Wie Moleküle zu zellulären Strukturen zusammenfinden
Selbstorganisation subzellulärer Strukturen steht im Fokus einer neuen Professur an der TU Dresden.
Selbstorganisierende Prozesse ermöglichen es Zellen, sich rasch an Veränderungen anzupassen. Um ihre Aufgaben zu erfüllen, bilden sie spezielle Strukturen, die vergleichbar sind mit Gebäuden in einer Stadt, die schnell auf- und abgebaut werden. Sie sind dazu in der Lage, weil sich diese Strukturen spontan aus der Art und Weise bilden, wie Moleküle miteinander interagieren. Der Physiker Jan Brugués hat nun an der TU Dresden die Professur für die Organisation subzellulärer Strukturen in Raum und Zeit am Zentrum für Molecular and Cellular Bioengineering inne und erforscht am Exzellenzcluster Physik des Lebens, wie die Biologie physikalische Prinzipien zur Selbstorganisation in der Zelle nutzt.
„Woher wissen die Bausteine in unseren Zellen, wie sie eine bestimmte Struktur aufbauen sollen?“, fragt Jan Brugués. „Dank der enormen Fortschritte der Molekularbiologie in den letzten Jahrzehnten haben wir heute eine Liste mit allen Bausteinen des Lebens. Dennoch verstehen wir immer noch nicht, wie sie sich zum Aufbau von Zellen und Geweben zusammenfügen. Meiner Meinung nach ist dies eine der größten Herausforderungen der modernen Biologie. In meinem Labor wollen wir einen Beitrag zur Beantwortung dieser Frage leisten, indem wir untersuchen, wie die Eigenschaften von Molekülen zu neuen biologischen Funktionen in größeren Maßstäben führen.“
Dahinter steht die Frage, wie Informationen über verschiedene Ebenen hinweg übertragen werden: von der DNA über Moleküle und subzelluläre Strukturen bis hin zum Körperplan eines Organismus. Um Antworten zu finden, muss die Forschungsgruppe auch neue Instrumente und Methoden zur Messung und Analyse von Daten entwickeln. Anschließend kombinieren sie diese Messungen mit zellbiologischen und theoretischen Ansätzen. „Letztendlich ist es unser Ziel, grundlegende biologische Fragen mit Hilfe der Physik zu beantworten, aber auch zur Entdeckung neuer Physik beizutragen." Brugués ist überzeugt, dass Dresden und insbesondere das Exzellenzcluster PoL das perfekte wissenschaftliche Umfeld bietet, um Biologie und Physik zusammenzuführen und seine Forschung zu ermöglichen.

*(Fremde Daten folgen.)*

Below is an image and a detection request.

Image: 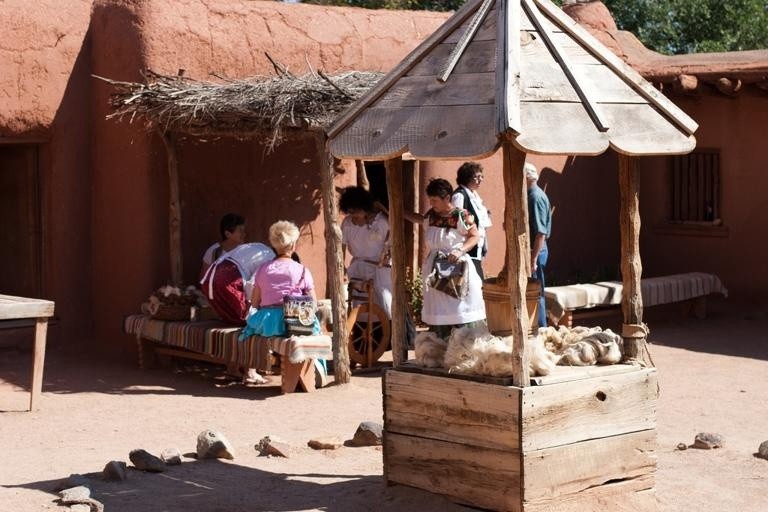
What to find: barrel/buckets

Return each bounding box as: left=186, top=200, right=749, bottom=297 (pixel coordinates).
left=482, top=278, right=542, bottom=336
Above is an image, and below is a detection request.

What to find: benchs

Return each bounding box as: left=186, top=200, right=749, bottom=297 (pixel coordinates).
left=125, top=315, right=332, bottom=392
left=542, top=272, right=727, bottom=329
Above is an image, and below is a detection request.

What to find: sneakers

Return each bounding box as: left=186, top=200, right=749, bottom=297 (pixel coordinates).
left=314, top=358, right=325, bottom=388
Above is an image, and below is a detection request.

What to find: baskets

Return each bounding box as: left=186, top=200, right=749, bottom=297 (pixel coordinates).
left=148, top=290, right=195, bottom=321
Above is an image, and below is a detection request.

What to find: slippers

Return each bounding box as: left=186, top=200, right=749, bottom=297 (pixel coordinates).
left=222, top=370, right=269, bottom=385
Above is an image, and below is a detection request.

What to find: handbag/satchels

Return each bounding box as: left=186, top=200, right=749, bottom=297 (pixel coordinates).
left=283, top=295, right=315, bottom=337
left=430, top=251, right=467, bottom=298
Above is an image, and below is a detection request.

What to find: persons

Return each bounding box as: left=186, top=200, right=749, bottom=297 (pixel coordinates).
left=239, top=220, right=330, bottom=390
left=403, top=178, right=489, bottom=343
left=451, top=161, right=493, bottom=282
left=339, top=186, right=394, bottom=369
left=522, top=162, right=552, bottom=328
left=197, top=240, right=300, bottom=385
left=199, top=211, right=246, bottom=279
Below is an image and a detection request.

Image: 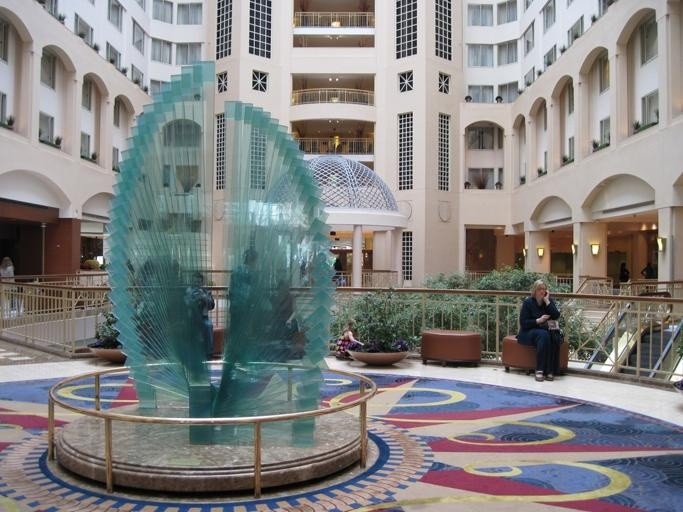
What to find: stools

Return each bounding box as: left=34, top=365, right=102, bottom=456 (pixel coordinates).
left=502, top=335, right=567, bottom=376
left=420, top=330, right=482, bottom=367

Auch Otger Campàs, geschäftsführender Direktor und Sprecher von PoL, hebt die interdisziplinäre Wissenschaftsgemeinschaft in Dresden als besonders geeignet hervor, um Forschungsfragen zu beantworten, die Größenskalen und Fachdisziplinen überspannen. „Wir wollen die physikalischen Prinzipien lebender Systeme von Molekülen bis zu Organismen aufdecken. Professor Brugués ergänzt die aktuellen Forschungsstärken am PoL perfekt. Mit seiner Expertise bezüglich der Entdeckung physikalischer Prinzipien, die subzelluläre Strukturen steuern, schlägt er eine Brücke zwischen Molekülen und Zellen. Seine Forschung wird starke Synergieeffekte mit unserer langjährigen Arbeit zur Physik multizellulärer Systeme, biomolekularer Kondensate, synthetischer Biologie und darüber hinaus haben", sagt Campàs.

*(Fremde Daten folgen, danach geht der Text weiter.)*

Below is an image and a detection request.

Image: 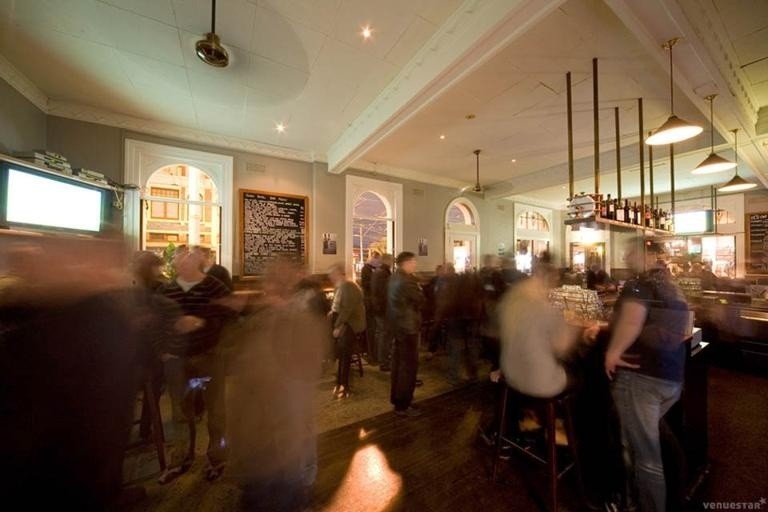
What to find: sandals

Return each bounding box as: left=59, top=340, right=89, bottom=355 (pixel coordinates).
left=332, top=383, right=359, bottom=399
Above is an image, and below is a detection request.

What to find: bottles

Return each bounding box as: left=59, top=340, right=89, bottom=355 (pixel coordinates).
left=599, top=193, right=671, bottom=234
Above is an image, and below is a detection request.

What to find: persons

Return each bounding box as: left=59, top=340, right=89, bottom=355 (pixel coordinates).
left=0, top=222, right=767, bottom=512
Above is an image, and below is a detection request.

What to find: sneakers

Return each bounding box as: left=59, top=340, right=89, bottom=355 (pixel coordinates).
left=393, top=405, right=424, bottom=418
left=206, top=462, right=226, bottom=485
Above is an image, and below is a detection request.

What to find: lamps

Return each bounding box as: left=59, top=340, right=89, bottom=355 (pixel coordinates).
left=473, top=150, right=483, bottom=194
left=717, top=130, right=758, bottom=192
left=645, top=36, right=704, bottom=146
left=692, top=94, right=738, bottom=175
left=195, top=0, right=230, bottom=67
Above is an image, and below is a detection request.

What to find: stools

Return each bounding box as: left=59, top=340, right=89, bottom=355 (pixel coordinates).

Jan Brugués erlangte 2004 den M. Sc. der Theoretischen Physik in seiner Heimatstadt Barcelona. Bis 2008 promovierte er an der Universität Barcelona und der École Supérieure de Physique et de Chimie Industrielles in Paris in Biologischer Physik. Als Postdoktorand des Human Frontier Science Program wechselte er an die Harvard University in Boston, USA, um mehr über experimentelle Methoden und biologische Systeme zu lernen. Seine eigene interdisziplinäre Forschungsgruppe folgte 2013 am Max-Planck-Institut für molekulare Zellbiologie und Genetik sowie am Max-Planck-Institut für Physik komplexer Systeme in Dresden. Mitglied am Center for Systems Biology Dresden wurde er 2014. Neben anderen Auszeichnungen erhielt Jan Brugués ebenfalls 2014 den Career Development Award des Human Frontier Science Programs und 2022 einen ERC Consolidator Grant. Seit Dezember 2022 ist er Inhaber der W3-Professur für die Organisation subzellulärer Strukturen in Raum und Zeit am Exzellenzcluster Physik des Lebens der TU Dresden.